Abstract

The concentration of TYR in brain changes directly with dietary protein content in the 0-10% PE range, but not higher. The effect is large: TYR concentrations rise as much as two- to threefold between 0% and 10% dietary protein content. This increase produces a clear stimulation of the rate of catecholamine synthesis, observed both for DA and NE, and notably in the hypothalamus, a brain area involved in appetite regulation. A similar relationship to chronic dietary protein intake may also exist for tryptophan and its neurotransmitter product, 5HT. Because the natural diet of rats, the animal model most commonly used in such studies, typically contains between 6% and 14% protein, and may contain less under unfavorable environmental circumstances, rats in the wild may frequently operate on the portion of the protein intake curve producing maximal changes in brain TYR (and perhaps TRP) concentrations.
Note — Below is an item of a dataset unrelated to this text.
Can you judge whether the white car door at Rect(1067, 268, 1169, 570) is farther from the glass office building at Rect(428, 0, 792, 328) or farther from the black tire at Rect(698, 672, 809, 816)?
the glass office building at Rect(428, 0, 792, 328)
If so, then the production of catecholamines and 5HT may be similarly affected. By such a scenario, the brain might receive information regarding the animal's success in acquiring adequate amounts of protein in its diet. A similar argument can also be made for monkeys in the wild, based on their dietary habits, and thus possibly for humans. From this perspective, animals are hypothesized to monitor/regulate their intake of protein based on a threshold, rather than a set-point model. This notion is not new or unique to amino acids. For example, one current notion of leptin action is that it serves as a signal for energy intake important during periods of deficiency, but not excess. More generally, given the primacy in nature of the need to acquire adequate amounts of food in order to survive and reproduce, and the difficulty in achieving this nutritional goal, it may be that appetite control mechanisms have evolved in nature to center more on attaining and exceeding adequacy than on maintaining intake around a set-point well in excess of adequacy.